Code Review & Refactoring

Build a harness for comprehensive code review. I want parallel agents checking architecture, security vulnerabilities, performance bottlenecks, and code style — then merging all findings into a single report.

Technical Documentation

Build a harness that generates API documentation from this codebase. Agents should analyze endpoints, write descriptions, generate usage examples, and review for completeness.

Data Pipeline Design

Build a harness for designing data pipelines. I need agents for schema design, ETL logic, data validation rules, and monitoring setup that delegate sub-tasks hierarchically.

Marketing Campaign

Build a harness for marketing campaign creation. The team should research the target market, write ad copy, design visual concepts, and set up A/B test plans with iterative quality review.

Coexistence — Harness and Neighbors

Harness is not alone in the Claude Code / agent-framework ecosystem. The following repos live in adjacent layers; each is described in a parallel “X is …, Harness is …” form so you can pick the one that fits your need or combine several.

Repo	Their position	Relationship to Harness
coleam00/Archon (https://github.com/coleam00/Archon)	“harness builder” — deterministic, repeatable runtime configurations	Same L3, neighbor sub-layer. Archon is a Runtime-Configuration Factory, Harness is a Team-Architecture Factory. Pick Archon for runtime determinism, Harness for team architecture, or combine them.
SaehwanPark/meta-harness (https://github.com/SaehwanPark/meta-harness)	Codex port of the same concept	Same L3, different runtime. Use Harness on Claude Code, meta-harness on Codex.
affaan-m/ECC (https://github.com/affaan-m/everything-claude-code)	“Agent harness performance & workflow layer” (sits on top of existing harnesses)	Different layer. ECC is a standardization layer across harnesses; Harness is a factory that generates harnesses. Serial combination possible.
wshobson/agents (https://github.com/wshobson/agents)	Subagent / skill catalog (182 agents, 149 skills)	Factory ↔ parts supply. wshobson is a catalog to shop from; Harness designs the team. Absorb wshobson entries as parts inside a Harness-generated team.
LangGraph (https://langchain-ai.github.io/langgraph/)	State-graph orchestration, LLM-agnostic	Different track. LangGraph is for long-running, state-recoverable orchestration; Harness is for fast Claude-Code-native team design.

Built with Harness

Harness 100

revfactory/harness-100 (https://github.com/revfactory/harness-100) — 100 production-ready agent team harnesses across 10 domains, available in both English and Korean (200 packages total).
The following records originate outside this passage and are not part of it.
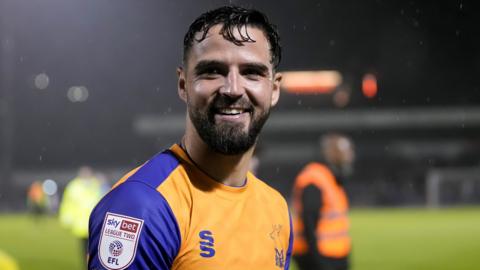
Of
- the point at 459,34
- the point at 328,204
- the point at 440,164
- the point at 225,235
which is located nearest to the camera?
the point at 225,235

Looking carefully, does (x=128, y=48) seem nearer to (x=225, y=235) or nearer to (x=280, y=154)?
(x=280, y=154)

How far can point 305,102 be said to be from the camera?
37062mm

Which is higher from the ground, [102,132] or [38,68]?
[38,68]

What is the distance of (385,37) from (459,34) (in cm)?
425

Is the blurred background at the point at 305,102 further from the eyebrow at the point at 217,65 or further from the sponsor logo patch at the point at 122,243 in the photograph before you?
the sponsor logo patch at the point at 122,243

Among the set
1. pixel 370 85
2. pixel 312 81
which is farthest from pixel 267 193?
pixel 312 81

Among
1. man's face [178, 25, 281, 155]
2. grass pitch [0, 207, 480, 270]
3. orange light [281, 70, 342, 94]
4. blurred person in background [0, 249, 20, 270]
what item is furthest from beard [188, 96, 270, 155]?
orange light [281, 70, 342, 94]

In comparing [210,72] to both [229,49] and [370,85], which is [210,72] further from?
[370,85]

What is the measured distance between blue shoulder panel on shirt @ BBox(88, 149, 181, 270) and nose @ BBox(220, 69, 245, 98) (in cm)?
28

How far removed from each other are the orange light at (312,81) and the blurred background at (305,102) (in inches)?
4.1

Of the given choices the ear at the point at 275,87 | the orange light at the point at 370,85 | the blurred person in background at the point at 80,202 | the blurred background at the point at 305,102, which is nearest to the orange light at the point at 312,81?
the blurred background at the point at 305,102

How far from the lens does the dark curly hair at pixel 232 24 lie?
1.83m

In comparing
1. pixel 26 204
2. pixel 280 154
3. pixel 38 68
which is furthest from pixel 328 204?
pixel 38 68

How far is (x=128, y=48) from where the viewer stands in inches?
1411
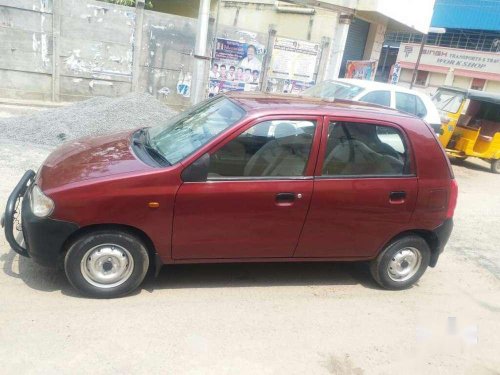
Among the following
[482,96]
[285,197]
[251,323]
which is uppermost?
[482,96]

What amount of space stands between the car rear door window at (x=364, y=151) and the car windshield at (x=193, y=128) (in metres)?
0.85

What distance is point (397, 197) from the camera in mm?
4102

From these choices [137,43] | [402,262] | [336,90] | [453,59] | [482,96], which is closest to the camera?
[402,262]

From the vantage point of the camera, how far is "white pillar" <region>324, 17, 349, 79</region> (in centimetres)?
1475

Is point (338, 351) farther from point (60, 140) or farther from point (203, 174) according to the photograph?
point (60, 140)

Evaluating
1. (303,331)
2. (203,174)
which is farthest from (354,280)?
(203,174)

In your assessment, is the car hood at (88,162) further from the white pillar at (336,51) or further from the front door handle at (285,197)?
the white pillar at (336,51)

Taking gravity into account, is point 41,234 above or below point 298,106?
below

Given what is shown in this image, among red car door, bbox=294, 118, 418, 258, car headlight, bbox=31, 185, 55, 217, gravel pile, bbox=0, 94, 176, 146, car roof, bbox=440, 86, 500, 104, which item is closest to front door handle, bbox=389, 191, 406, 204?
red car door, bbox=294, 118, 418, 258

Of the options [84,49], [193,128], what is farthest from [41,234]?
[84,49]

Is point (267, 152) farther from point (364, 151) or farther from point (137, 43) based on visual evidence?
point (137, 43)

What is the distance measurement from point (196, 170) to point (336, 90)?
6369 millimetres

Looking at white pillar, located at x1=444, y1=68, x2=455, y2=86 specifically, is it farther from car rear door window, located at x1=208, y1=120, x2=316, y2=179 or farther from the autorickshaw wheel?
car rear door window, located at x1=208, y1=120, x2=316, y2=179

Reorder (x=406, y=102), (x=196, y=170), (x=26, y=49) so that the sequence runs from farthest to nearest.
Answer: (x=26, y=49), (x=406, y=102), (x=196, y=170)
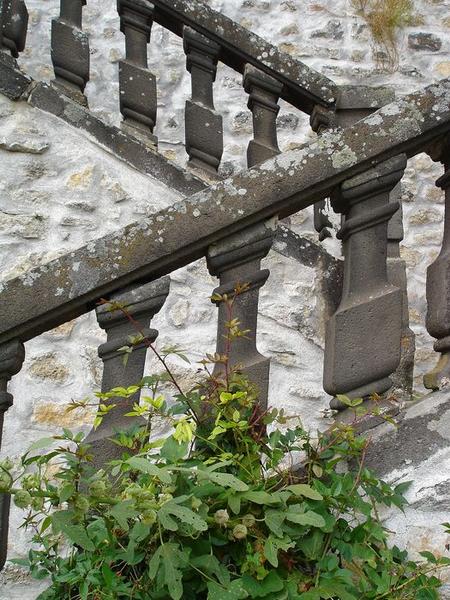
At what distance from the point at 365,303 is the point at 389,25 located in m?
4.49

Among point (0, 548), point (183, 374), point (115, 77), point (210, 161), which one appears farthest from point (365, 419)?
point (115, 77)

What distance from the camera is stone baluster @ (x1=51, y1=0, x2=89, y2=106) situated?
3551 millimetres

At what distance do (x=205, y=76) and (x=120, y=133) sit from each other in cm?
46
Each harness ships with 4-5 specialist agents, an orchestrator skill, and domain-specific skills — all generated by this plugin. 1,808 markdown files covering content creation, software development, data/AI, business strategy, education, legal, health, and more.

Research: A/B Testing Harness Effectiveness

revfactory/claude-code-harness (https://github.com/revfactory/claude-code-harness) — A controlled experiment across 15 software engineering tasks measuring the impact of structured pre-configuration on LLM code agent output quality.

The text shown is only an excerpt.